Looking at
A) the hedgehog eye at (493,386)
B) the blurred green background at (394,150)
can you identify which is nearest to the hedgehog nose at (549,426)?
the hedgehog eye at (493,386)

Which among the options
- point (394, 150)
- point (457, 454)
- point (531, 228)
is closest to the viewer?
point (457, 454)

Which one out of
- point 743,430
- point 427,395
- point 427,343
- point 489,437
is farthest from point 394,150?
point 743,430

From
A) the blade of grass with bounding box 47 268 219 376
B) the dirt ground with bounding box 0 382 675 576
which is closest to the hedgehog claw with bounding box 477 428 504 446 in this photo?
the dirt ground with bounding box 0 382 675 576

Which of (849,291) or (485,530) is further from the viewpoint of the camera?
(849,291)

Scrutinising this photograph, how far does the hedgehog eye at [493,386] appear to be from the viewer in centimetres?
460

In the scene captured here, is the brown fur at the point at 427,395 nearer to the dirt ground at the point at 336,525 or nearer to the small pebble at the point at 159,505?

(Problem description) Pull out the part of the listing that opens with the line containing "Which one out of" and runs to the end of the listing. Reproduce every line word for word.

(Solved problem)
Which one out of
- point 743,430
- point 427,395
- point 427,343
- point 489,437
is farthest from point 394,150?
point 743,430

From
A) the blade of grass with bounding box 47 268 219 376
B) the dirt ground with bounding box 0 382 675 576
which is closest to the hedgehog claw with bounding box 477 428 504 446 in this photo?
the dirt ground with bounding box 0 382 675 576

Which of (849,291) or (485,530) is further from the viewpoint of the camera?
(849,291)

Scrutinising this photograph, how far does the hedgehog eye at [493,386] appear to be from the viewer in centimetres?
460

In the scene captured here, is the brown fur at the point at 427,395 nearer to the dirt ground at the point at 336,525 or nearer to the small pebble at the point at 159,505?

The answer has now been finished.